(Provided material)
------
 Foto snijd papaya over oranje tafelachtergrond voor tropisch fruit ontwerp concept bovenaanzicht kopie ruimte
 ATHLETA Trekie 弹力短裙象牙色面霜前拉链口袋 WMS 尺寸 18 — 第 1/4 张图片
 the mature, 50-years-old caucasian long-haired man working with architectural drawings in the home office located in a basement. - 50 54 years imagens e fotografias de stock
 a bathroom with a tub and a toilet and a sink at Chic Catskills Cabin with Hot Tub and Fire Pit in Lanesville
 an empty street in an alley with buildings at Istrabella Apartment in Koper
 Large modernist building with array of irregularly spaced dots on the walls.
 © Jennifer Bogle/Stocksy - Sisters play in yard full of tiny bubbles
------
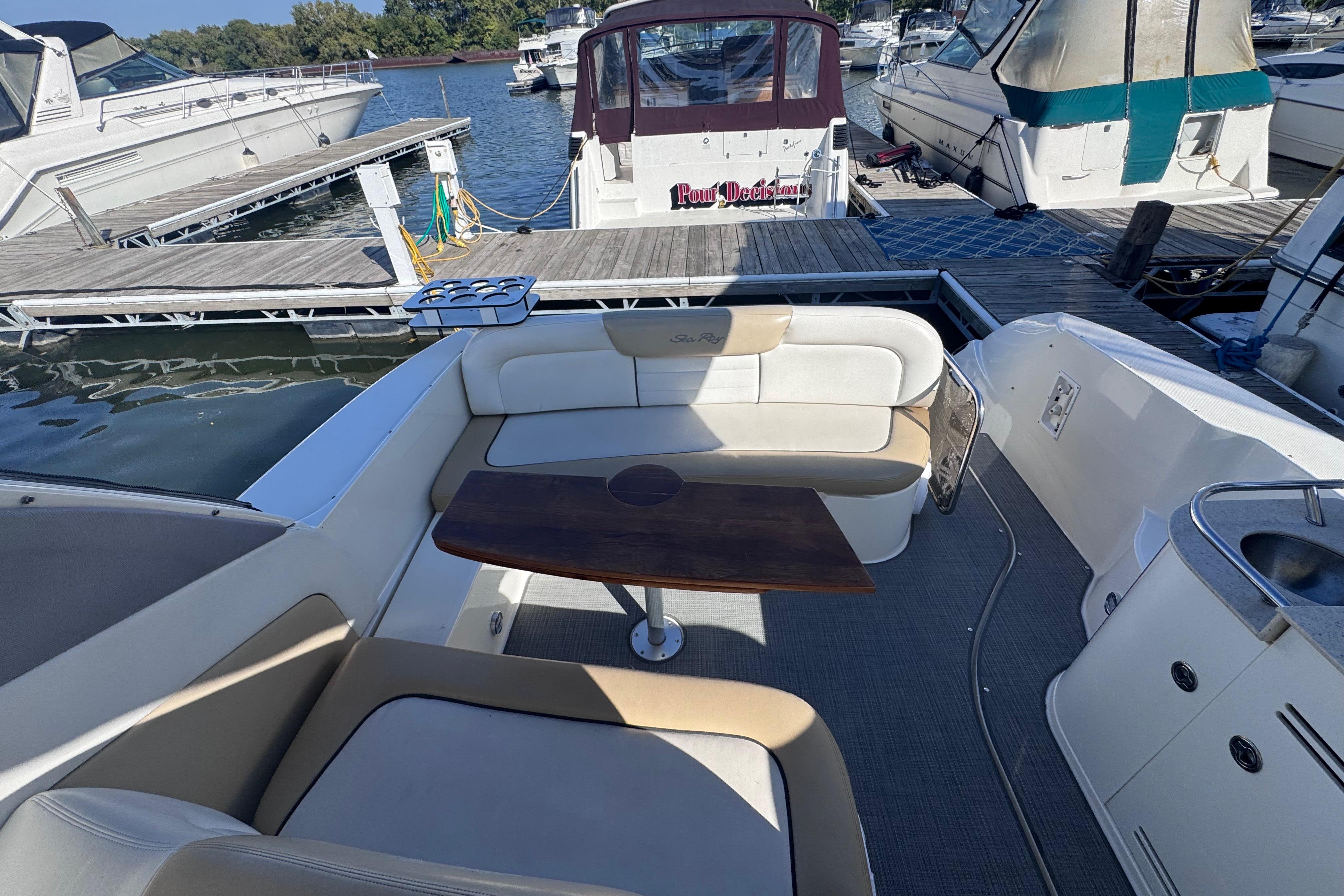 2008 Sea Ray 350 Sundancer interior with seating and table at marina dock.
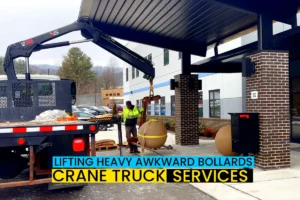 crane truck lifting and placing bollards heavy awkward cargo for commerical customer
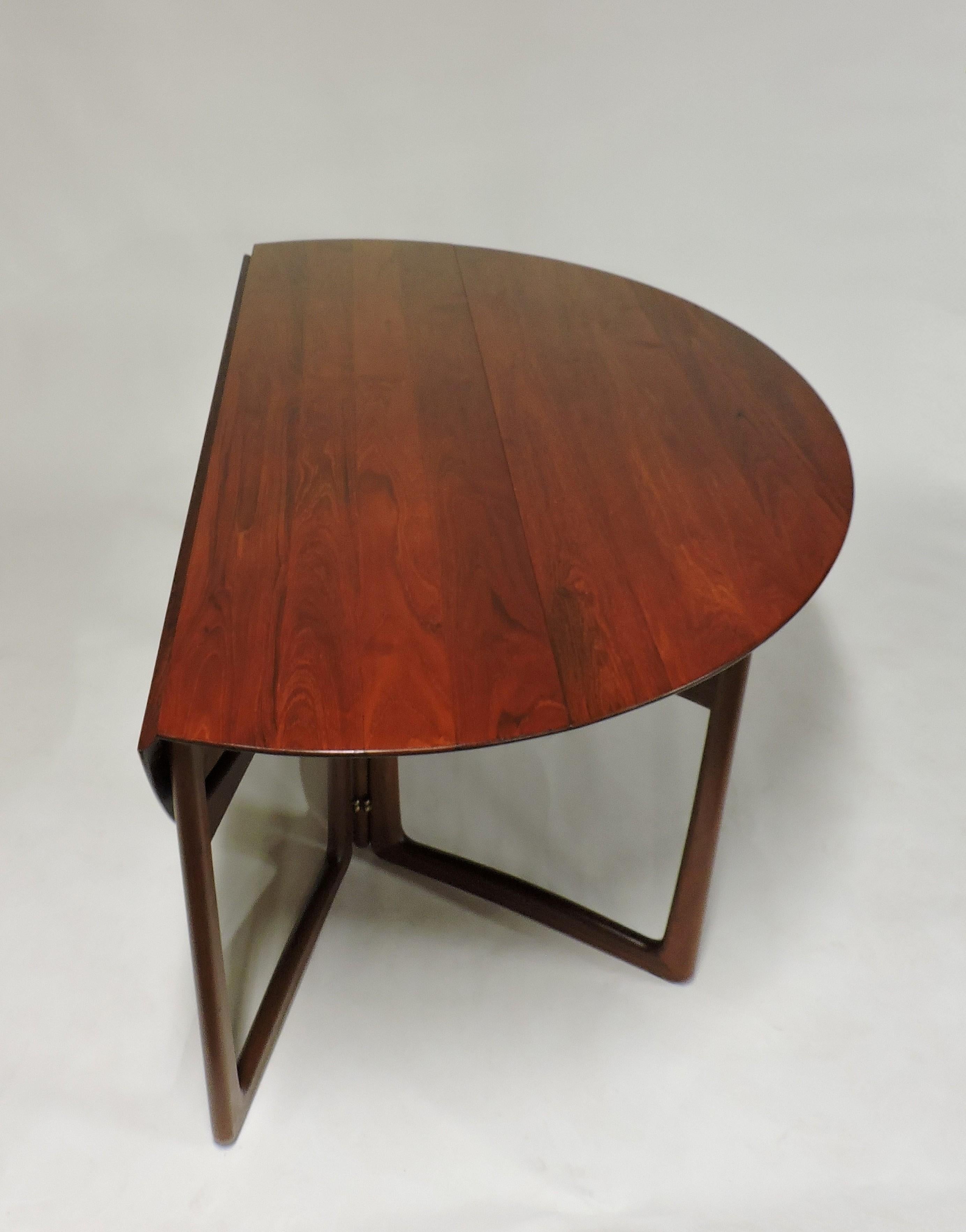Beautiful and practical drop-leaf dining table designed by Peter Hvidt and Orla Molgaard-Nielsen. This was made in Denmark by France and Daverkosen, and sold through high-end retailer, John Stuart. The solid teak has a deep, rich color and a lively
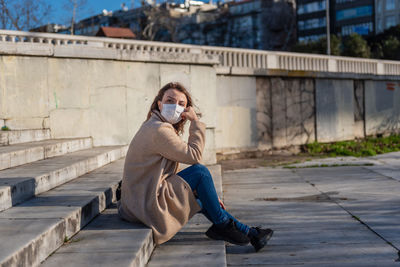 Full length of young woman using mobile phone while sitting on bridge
------
(Task instructions) Retype the entries exactly, beginning at the line that contains "Foto snijd papaya" and stopping after the line that contains "of tiny bubbles".

(Answer to this problem)
 Foto snijd papaya over oranje tafelachtergrond voor tropisch fruit ontwerp concept bovenaanzicht kopie ruimte
 ATHLETA Trekie 弹力短裙象牙色面霜前拉链口袋 WMS 尺寸 18 — 第 1/4 张图片
 the mature, 50-years-old caucasian long-haired man working with architectural drawings in the home office located in a basement. - 50 54 years imagens e fotografias de stock
 a bathroom with a tub and a toilet and a sink at Chic Catskills Cabin with Hot Tub and Fire Pit in Lanesville
 an empty street in an alley with buildings at Istrabella Apartment in Koper
 Large modernist building with array of irregularly spaced dots on the walls.
 © Jennifer Bogle/Stocksy - Sisters play in yard full of tiny bubbles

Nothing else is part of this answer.